Apr 13, 2026
RX Performance Athlete
Complex Barbell Session
Main WOD
- - Power Clean: 4x3 @ 75% 1RM
- - Front Squat: 5x4 @ 80% 1RM
- - Push Jerk: 4x2 @ 80% 1RM
- - Conditioning: 15-minute AMRAP of 10 Bar Muscle Ups, 20 Wall Balls (20/14 lbs), 30 Double Unders.
Week 15 • Block 4 (Week 3/4) • Training Day
This Week's Focus
Olympic Lifting
Warm-Up
- - 5 minutes of light rowing or biking for general activation.
- - Dynamic stretches focusing on hips and shoulders (leg swings, arm circles).
- - 3 rounds of: 10 PVC pass-throughs, 10 glute bridges, 10 bodyweight squats.
Recovery
- - 5-10 minutes of light cardio (jogging or cycling) to lower heart rate.
- - Post-workout stretching focusing on shoulders, quads, and hamstrings.
Mobility
- - 3 minutes of couch stretch (1.5 per leg).
- - 3 minutes of banded shoulder distractions.

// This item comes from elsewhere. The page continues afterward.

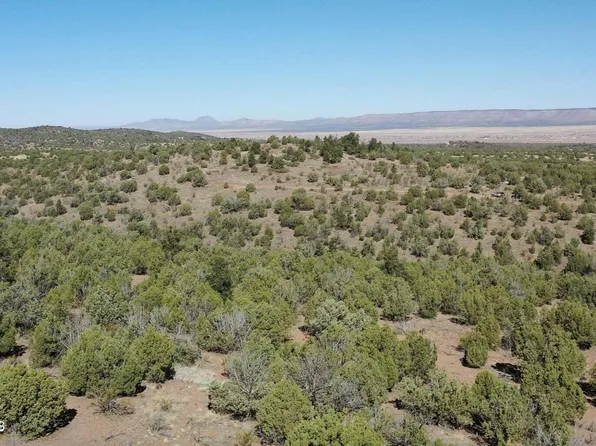 0 W Cave Creek Rd, Chino Valley, AZ 86323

- - Foam rolling on lats and quads for 5 minutes.
Coaching Advice
Target time: Finish under 15:00
How to pace: Aim for consistent output across sets; consider breaking reps into smaller chunks if needed to maintain form.

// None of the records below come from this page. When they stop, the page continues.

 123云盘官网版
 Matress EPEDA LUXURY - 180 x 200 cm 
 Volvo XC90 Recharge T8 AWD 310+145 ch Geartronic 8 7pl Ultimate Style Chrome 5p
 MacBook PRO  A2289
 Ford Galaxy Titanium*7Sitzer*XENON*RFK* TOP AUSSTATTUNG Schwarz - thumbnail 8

How to be competitive: Focus on maintaining intensity throughout the conditioning piece and challenge yourself to stay ahead of your previous scores.
What you should feel: You should feel powerful during the strength lifts, aiming for an explosive drive. In the conditioning, expect elevated heart rate and muscle fatigue, but manageable.
Coach Note
This workout emphasizes strength development in Olympic lifts while promoting high-skill execution under fatigue—supporting the block's focus. Maintain quality movement throughout, aiming for fluid transitions during barbell lifting. The conditioning work is designed to push your muscular endurance and aerobic capacity after the strength elements.